Detector YAML belongs in a Git repo, code-reviewed like any other production artefact. Run zeuslock detectors test as a pull-request check so a broken regex never reaches the Deploy step.

name: detector-ci
on: [pull_request]
jobs:
  test:
    runs-on: ubuntu-latest
    steps:
      - uses: actions/checkout@v4
      - uses: actions/setup-node@v4
        with: { node-version: '20' }
      - run: npm i -g @zeuslock/cli
      - run: zeuslock auth token --from-env
        env:
          ZEUSLOCK_CI_TOKEN: ${{ secrets.ZEUSLOCK_CI_TOKEN }}
      - run: |
          for f in detectors/*.yaml; do
            zeuslock detectors test "$f" --fixtures fixtures/
          done
      - run: zeuslock detectors backtest detectors/ --since 7d --sample 500

Pair each detector YAML with a fixtures/ directory containing should-match.txt and should-not-match.txt. The --fixtures flag asserts both directions: every line of should-match must produce a hit, every line of should-not-match must not. Detector regressions become diff comments on the PR, not 3 a.m. pages.

Anti-patterns to refuse in review

Overly broad regex. A pattern like \d+ or [A-Z]{5,} with no validators will match half your traffic. Anchor your patterns and require a structural prefix (the CUS- in the example is doing real work).

No validators on a high-entropy candidate. Anything claiming to be a secret needs at minimum an entropy validator. Without it you will flag base64-encoded thumbnails, Git commit SHAs, and UUIDs as credentials.

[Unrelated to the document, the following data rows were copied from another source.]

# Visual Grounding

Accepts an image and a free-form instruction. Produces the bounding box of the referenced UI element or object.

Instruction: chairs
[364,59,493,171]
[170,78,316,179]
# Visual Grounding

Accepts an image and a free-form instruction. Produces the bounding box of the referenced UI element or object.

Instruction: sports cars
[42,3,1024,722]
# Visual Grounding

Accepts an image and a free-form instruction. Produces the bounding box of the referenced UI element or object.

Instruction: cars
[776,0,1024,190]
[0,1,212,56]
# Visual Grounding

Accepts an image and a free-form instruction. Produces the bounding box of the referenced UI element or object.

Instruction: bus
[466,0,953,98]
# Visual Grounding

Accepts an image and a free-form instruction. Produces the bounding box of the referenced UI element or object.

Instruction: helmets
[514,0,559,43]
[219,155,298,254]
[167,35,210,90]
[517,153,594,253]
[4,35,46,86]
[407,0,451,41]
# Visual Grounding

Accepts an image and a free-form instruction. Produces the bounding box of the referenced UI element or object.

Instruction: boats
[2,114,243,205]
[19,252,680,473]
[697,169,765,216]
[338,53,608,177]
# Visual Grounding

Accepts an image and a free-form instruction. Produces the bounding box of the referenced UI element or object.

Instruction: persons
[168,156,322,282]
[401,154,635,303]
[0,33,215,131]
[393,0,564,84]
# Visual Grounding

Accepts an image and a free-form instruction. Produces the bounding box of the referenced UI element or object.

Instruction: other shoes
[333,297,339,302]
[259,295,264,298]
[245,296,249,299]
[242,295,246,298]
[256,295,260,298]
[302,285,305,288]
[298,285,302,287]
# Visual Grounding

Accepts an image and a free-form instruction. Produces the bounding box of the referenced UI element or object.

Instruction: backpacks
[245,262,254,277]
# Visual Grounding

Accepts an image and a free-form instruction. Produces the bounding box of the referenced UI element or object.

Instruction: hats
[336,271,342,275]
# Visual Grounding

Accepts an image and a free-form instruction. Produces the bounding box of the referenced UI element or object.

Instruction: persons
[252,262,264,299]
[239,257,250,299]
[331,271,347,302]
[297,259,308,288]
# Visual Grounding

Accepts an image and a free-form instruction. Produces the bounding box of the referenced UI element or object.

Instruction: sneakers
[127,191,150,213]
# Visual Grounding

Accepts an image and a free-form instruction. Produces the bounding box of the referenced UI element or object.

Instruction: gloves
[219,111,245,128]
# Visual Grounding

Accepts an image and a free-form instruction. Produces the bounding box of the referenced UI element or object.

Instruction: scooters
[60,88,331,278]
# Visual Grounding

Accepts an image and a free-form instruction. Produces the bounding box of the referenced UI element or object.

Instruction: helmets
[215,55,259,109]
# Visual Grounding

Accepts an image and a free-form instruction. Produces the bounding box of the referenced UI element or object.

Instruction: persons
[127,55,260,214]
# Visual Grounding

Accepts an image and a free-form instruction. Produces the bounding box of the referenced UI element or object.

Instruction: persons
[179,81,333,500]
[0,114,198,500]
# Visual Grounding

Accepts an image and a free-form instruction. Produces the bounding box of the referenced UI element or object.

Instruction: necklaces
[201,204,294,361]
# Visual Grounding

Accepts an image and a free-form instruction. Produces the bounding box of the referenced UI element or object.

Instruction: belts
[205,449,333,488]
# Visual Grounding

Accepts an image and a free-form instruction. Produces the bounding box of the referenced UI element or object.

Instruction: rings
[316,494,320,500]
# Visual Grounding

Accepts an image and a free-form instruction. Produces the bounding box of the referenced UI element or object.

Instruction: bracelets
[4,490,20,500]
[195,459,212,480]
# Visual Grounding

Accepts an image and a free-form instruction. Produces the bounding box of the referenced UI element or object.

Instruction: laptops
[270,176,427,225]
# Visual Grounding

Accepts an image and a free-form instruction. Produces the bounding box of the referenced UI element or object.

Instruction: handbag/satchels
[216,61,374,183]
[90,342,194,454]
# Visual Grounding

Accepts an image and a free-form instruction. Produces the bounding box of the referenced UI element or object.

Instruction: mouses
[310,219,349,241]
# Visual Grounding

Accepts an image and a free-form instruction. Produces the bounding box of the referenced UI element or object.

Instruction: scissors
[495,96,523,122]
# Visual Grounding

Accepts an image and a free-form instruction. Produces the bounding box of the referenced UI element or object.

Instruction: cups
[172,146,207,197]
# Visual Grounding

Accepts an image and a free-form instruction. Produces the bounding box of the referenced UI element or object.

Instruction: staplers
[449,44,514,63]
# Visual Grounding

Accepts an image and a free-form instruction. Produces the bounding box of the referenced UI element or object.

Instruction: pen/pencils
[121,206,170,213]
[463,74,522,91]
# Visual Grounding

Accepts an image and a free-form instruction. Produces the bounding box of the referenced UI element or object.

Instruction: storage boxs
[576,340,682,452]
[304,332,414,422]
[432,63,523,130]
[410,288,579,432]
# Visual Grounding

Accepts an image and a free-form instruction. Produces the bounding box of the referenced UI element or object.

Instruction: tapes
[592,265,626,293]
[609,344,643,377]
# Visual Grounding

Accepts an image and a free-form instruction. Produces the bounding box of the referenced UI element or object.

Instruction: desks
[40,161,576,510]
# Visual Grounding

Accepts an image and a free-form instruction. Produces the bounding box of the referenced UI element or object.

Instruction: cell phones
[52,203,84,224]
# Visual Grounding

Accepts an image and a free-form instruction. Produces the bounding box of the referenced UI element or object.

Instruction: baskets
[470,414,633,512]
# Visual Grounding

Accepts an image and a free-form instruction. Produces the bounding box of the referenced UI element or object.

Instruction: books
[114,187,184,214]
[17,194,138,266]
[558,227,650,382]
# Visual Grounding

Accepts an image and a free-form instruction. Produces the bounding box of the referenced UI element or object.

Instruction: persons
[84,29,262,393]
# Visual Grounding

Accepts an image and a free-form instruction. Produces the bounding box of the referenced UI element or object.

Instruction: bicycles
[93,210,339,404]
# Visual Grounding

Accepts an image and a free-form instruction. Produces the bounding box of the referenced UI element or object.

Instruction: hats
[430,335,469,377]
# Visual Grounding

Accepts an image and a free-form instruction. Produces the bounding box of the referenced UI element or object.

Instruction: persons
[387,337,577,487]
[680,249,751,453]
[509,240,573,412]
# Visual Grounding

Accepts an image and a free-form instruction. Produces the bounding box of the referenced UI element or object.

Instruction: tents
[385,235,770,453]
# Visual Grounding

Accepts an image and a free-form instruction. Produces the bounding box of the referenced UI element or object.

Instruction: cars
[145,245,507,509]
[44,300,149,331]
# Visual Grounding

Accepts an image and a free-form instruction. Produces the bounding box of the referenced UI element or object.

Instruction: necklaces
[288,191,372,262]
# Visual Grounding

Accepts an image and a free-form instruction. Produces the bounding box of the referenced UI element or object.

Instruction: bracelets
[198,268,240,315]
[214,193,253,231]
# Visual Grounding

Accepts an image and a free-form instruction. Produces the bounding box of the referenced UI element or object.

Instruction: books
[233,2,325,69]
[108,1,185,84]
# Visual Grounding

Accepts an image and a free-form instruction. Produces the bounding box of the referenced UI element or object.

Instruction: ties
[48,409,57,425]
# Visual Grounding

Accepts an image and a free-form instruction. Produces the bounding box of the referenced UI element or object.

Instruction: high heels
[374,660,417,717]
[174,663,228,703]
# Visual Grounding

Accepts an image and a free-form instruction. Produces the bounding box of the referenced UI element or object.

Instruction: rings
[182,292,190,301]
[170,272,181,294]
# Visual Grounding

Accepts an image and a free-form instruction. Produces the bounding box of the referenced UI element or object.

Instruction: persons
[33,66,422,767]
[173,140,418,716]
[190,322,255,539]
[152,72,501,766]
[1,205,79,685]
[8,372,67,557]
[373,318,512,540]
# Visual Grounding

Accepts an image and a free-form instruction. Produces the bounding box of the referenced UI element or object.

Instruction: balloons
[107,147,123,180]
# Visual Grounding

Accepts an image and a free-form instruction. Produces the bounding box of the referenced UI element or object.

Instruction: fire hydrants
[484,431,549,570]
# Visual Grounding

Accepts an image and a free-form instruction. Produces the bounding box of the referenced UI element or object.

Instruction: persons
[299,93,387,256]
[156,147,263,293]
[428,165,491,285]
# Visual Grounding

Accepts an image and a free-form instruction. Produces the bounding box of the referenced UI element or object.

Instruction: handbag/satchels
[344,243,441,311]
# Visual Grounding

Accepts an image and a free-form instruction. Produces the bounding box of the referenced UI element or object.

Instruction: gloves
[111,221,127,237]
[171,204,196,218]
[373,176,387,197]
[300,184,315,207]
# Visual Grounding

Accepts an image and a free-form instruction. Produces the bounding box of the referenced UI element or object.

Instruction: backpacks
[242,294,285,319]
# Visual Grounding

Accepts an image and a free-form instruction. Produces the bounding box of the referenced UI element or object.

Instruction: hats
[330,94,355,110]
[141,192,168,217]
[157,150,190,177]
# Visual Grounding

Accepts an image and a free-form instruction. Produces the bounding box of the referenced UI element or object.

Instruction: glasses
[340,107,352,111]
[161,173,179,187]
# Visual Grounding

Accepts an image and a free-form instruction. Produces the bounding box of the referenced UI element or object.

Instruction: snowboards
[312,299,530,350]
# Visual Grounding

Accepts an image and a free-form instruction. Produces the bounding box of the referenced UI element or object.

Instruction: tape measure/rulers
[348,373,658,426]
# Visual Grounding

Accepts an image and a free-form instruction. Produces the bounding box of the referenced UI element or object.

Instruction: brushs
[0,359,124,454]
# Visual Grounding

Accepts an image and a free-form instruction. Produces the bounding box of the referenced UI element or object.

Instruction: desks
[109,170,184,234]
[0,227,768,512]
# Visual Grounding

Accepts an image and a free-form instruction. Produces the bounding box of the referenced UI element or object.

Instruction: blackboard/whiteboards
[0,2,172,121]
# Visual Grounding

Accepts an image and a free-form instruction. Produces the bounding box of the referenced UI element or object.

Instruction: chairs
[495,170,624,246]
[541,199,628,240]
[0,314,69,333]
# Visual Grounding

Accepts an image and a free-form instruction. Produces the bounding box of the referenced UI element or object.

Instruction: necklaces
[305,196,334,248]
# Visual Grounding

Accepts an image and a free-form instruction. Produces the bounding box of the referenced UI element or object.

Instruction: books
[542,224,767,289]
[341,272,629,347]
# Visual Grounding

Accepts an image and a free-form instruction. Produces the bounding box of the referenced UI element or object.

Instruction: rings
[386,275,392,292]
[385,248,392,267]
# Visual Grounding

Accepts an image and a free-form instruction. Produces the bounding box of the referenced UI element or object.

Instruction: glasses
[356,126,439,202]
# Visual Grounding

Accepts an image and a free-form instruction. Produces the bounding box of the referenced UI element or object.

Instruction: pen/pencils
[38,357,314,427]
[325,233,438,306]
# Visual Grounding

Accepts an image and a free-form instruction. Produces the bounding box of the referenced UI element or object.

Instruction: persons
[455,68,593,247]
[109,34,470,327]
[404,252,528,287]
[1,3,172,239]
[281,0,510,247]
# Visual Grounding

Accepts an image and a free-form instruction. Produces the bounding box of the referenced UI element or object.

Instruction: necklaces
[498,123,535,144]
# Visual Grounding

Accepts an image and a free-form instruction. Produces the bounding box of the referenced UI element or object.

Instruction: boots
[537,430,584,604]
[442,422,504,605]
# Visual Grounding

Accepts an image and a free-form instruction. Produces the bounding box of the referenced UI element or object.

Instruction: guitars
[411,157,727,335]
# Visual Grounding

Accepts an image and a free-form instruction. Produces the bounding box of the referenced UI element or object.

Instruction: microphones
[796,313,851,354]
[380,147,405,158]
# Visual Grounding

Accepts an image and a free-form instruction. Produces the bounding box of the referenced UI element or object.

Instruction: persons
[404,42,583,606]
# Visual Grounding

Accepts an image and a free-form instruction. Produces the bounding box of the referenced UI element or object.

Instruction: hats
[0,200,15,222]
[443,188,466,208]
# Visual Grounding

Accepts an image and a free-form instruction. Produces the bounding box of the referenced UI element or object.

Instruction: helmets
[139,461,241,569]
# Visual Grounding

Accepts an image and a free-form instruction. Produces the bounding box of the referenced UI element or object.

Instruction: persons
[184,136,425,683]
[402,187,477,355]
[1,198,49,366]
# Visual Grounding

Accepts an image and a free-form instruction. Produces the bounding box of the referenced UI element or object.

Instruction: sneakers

action: block on a detector that has not been backtested. Never. Ship every new detector at monitor for one week minimum, review incidents, escalate to anonymize, and only move to block once the false-positive rate over a 1000-incident sample is below 1%.

Where to go next

Once your detector is live, it shows up in the same policy matrix as built-in detectors — you can scope it per group, per destination, and per schedule from the Operator Console. Hand the YAML files to your detection engineering team as code; treat the Git repository, not the console, as the source of truth.